* **Required work**
The required output consists solely of the lines from the top of the listing through the line containing "Two students wrestling", transcribed exactly.

* **Available data**
-------------------------

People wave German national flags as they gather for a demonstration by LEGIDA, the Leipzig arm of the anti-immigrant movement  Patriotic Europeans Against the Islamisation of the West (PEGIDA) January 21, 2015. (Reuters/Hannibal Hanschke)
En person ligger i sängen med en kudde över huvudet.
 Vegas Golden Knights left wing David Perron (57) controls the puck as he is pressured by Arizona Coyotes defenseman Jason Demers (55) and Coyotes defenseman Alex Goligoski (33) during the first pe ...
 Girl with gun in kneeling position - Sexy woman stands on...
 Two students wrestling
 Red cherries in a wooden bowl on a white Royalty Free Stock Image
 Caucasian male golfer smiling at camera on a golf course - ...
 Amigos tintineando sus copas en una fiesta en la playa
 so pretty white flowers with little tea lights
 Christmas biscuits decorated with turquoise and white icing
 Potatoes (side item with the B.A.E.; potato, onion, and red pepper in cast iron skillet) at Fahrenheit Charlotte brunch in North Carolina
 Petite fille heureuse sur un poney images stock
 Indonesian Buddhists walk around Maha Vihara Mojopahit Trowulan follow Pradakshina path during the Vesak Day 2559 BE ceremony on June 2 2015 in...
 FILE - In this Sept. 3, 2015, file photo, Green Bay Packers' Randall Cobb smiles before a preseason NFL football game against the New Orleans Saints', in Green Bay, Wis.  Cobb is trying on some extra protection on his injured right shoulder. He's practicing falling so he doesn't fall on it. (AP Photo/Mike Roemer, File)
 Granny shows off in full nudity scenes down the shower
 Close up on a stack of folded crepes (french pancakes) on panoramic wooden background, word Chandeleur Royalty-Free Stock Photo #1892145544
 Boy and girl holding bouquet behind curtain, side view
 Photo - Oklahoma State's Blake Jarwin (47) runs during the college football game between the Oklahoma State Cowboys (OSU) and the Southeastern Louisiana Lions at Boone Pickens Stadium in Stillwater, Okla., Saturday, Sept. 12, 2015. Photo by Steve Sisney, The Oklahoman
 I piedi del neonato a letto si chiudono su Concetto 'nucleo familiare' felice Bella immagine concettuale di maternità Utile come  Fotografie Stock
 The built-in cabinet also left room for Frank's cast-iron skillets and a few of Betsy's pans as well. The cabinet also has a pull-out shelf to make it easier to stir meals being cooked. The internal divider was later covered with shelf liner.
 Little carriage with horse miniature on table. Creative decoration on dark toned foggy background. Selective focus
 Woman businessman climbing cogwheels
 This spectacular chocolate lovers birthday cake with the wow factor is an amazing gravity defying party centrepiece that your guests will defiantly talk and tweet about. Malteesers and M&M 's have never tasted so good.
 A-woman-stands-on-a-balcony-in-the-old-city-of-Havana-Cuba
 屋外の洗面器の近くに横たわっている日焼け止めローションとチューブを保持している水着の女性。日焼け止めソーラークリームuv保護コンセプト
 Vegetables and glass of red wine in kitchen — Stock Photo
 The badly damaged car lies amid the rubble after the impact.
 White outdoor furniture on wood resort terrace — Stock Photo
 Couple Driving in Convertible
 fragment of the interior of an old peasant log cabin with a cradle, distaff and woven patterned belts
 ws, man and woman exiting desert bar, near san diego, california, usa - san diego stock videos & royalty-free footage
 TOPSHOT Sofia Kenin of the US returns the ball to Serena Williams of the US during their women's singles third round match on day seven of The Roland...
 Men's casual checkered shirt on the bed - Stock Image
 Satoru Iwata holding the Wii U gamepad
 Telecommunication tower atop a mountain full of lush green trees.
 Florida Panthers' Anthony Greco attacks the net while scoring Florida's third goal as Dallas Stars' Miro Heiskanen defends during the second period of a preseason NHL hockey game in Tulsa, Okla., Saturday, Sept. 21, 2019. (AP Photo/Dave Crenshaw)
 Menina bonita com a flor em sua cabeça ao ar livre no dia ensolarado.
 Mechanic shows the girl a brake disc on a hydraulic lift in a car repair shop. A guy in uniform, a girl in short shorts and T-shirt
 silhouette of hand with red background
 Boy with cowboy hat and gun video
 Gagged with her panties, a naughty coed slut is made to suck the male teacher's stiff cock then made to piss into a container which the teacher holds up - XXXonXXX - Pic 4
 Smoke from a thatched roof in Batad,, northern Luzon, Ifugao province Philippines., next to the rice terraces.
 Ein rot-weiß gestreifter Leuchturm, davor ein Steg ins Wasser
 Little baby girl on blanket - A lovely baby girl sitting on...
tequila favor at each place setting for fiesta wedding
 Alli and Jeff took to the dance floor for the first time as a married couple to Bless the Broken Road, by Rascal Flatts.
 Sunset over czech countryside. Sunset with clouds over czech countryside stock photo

-------------------------

* **Answer space**
People wave German national flags as they gather for a demonstration by LEGIDA, the Leipzig arm of the anti-immigrant movement  Patriotic Europeans Against the Islamisation of the West (PEGIDA) January 21, 2015. (Reuters/Hannibal Hanschke)
En person ligger i sängen med en kudde över huvudet.
 Vegas Golden Knights left wing David Perron (57) controls the puck as he is pressured by Arizona Coyotes defenseman Jason Demers (55) and Coyotes defenseman Alex Goligoski (33) during the first pe ...
 Girl with gun in kneeling position - Sexy woman stands on...
 Two students wrestling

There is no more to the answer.